The essence of lunch is combining quickly a myriad of ingredients then tossing or flattening them so they just about hold together while you ravenously tuck in before they disintegrate just as they reach the threshold of your bite.
This is a similar process to how
Phoebe Washburn makes installations, and this time she too ends up with a tasty product.
Nunderwater Nort Lab, Washburn's new exhibition at
Zach Feuer Gallery (through August 12; a
parallel exhibition at
Mary Boone Gallery runs through July 29), combines the bread and butter of her previous installations with the performance of lunch.
A floor-to-ceiling wooden structure made from chunky wood scraps marked with traces of their earlier roles forms the chamber in which Washburn's lunch happens. Like worms prospecting a juicy peach, burrowing holes offer tunnel vision into the laboratory of lunch. No decay occurs inside these holes though; in fact delicate plants seem to be sprouting off the recycled body.
On the opening night food smells wafted through the tunnels and into the gallery space, whilst hungry visitors looked in with hopes of being invited into the food lab to feast with the chosen guests. "Nuderwater Nort Lab" is a dramatic installation, but as with all of Washburn's work, the drama comes from the honesty and sheer labor of the materials, a lack of illusion and a wry humor.

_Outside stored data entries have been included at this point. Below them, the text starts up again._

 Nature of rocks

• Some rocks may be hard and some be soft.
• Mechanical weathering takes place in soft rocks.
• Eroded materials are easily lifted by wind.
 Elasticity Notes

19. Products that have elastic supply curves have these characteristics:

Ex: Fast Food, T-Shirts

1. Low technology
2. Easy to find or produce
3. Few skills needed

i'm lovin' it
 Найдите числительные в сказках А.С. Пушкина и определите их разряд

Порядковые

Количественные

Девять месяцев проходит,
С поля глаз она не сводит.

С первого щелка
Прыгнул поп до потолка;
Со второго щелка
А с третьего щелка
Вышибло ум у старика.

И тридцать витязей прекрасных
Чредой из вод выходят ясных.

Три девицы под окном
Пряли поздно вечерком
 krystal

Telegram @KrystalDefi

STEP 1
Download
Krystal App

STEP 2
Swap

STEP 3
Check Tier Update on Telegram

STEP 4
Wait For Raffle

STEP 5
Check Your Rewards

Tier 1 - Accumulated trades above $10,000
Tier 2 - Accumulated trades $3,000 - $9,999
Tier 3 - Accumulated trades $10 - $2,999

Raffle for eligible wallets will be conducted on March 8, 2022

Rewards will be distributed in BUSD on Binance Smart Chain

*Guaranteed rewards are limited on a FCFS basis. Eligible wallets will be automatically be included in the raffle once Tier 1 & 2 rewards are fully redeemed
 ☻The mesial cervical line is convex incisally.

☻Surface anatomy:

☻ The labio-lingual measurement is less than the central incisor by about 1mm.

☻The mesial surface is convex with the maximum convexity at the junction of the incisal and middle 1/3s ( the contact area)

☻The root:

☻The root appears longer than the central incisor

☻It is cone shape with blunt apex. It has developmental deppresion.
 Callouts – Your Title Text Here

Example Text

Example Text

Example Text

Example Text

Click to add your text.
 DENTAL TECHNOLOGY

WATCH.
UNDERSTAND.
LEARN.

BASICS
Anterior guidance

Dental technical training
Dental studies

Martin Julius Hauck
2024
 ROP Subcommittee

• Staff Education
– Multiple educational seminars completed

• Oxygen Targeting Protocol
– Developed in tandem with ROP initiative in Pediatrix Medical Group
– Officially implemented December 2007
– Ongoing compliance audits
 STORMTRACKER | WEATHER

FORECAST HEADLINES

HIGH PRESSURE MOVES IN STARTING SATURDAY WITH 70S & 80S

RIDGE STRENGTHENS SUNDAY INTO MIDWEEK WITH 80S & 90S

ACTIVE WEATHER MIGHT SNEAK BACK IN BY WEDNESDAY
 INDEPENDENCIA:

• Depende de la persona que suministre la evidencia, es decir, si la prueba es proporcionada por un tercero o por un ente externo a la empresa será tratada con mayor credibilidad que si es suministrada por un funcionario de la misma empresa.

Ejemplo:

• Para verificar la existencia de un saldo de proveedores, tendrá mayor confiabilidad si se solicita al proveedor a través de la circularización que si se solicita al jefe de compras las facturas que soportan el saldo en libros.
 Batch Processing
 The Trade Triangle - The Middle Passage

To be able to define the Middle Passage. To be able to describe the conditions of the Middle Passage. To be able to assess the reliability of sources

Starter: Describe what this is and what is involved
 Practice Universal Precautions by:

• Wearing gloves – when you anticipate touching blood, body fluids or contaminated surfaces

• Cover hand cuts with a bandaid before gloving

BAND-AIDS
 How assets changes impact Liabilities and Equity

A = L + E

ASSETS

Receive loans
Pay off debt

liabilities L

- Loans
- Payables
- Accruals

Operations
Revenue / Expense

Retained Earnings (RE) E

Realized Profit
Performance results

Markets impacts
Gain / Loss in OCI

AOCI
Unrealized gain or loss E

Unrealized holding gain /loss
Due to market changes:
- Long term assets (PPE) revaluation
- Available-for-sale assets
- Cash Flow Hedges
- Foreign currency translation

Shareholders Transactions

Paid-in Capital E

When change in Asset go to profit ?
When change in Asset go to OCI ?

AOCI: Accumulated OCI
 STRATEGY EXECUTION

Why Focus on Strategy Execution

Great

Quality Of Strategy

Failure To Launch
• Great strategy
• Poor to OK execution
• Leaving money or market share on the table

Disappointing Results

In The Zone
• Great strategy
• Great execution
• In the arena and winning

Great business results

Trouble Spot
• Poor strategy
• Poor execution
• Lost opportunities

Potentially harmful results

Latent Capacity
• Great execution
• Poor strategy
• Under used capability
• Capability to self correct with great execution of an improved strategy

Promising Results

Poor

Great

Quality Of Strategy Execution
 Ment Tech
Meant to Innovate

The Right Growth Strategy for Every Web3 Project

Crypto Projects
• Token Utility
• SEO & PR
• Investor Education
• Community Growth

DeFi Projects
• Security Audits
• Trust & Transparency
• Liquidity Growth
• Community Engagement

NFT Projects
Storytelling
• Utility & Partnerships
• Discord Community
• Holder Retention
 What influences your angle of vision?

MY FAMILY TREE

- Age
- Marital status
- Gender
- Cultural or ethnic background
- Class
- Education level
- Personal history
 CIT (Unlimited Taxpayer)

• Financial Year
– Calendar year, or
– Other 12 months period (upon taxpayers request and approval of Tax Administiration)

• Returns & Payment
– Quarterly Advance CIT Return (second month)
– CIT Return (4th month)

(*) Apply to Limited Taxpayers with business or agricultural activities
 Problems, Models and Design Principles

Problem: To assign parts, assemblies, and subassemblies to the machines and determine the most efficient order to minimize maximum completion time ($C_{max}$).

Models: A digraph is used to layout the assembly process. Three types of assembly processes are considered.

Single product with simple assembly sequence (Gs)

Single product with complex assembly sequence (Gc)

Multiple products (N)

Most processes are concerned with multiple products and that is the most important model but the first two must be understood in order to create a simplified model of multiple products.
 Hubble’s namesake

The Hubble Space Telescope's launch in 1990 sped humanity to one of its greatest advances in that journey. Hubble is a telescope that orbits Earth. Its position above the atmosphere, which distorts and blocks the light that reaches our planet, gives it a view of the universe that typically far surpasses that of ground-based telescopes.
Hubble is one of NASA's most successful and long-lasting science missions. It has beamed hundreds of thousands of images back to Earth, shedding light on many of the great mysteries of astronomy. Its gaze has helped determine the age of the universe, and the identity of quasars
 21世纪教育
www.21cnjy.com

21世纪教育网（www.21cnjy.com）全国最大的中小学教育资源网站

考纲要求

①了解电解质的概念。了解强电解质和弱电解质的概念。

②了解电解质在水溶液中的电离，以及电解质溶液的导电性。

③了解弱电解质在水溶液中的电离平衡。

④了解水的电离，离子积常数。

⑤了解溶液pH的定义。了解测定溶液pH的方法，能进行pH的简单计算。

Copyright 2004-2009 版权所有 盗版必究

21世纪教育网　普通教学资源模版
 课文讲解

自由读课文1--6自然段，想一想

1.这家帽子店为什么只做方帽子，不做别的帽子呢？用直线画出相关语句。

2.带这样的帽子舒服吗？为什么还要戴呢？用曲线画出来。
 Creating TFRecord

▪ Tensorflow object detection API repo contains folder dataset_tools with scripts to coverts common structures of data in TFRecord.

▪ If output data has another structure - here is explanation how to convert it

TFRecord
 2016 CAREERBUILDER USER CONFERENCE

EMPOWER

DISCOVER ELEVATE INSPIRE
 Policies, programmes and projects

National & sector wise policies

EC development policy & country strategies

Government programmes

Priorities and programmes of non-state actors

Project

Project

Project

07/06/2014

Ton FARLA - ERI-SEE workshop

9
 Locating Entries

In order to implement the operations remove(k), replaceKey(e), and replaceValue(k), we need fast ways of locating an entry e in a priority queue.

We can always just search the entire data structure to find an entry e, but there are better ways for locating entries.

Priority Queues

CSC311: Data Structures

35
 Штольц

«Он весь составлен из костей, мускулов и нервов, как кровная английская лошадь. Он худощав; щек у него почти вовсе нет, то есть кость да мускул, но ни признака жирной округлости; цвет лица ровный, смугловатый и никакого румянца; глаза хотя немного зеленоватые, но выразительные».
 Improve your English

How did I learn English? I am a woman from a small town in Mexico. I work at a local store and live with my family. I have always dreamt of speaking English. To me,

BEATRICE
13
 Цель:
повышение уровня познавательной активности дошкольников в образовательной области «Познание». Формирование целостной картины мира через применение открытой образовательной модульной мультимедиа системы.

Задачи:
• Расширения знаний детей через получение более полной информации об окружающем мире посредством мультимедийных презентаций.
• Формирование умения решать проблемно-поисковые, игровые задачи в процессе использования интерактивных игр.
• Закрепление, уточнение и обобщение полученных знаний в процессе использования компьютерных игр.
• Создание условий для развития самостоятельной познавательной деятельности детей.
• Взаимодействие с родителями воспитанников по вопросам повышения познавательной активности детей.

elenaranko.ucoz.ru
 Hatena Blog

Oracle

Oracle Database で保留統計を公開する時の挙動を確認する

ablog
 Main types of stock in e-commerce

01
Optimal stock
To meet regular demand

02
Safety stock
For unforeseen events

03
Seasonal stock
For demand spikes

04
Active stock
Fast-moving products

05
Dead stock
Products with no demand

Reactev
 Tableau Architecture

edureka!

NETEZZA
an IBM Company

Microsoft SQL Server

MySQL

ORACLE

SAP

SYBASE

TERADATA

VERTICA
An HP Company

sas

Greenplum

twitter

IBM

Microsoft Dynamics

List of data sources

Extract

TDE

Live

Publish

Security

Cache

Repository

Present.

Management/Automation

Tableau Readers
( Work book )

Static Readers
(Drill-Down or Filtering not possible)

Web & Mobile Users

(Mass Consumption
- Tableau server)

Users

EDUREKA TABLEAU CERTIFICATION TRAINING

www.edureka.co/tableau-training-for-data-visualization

In this piece more than her others, the performance element seems to detract from the minutiae of the construction and the frequent comparisons to the work of
Sarah Sze or
Jean Shin. Instead here our attention shifts to the process. Every time lunch is made the performance of the event seems to power the work, reflecting back on the arduous construction and the frivolity of lunch as part of a much larger cyclical chain of events. It is something of a battle. The monumental construction without the lunch seems like a cumbersome folly, but during the performance, when lunch takes center stage, the giant arena makes the quotidian meal absurd.
Forget the newest foodie hangout. This is a new way to combine lunch and art, and in the process save the legacy of the lunch break forever.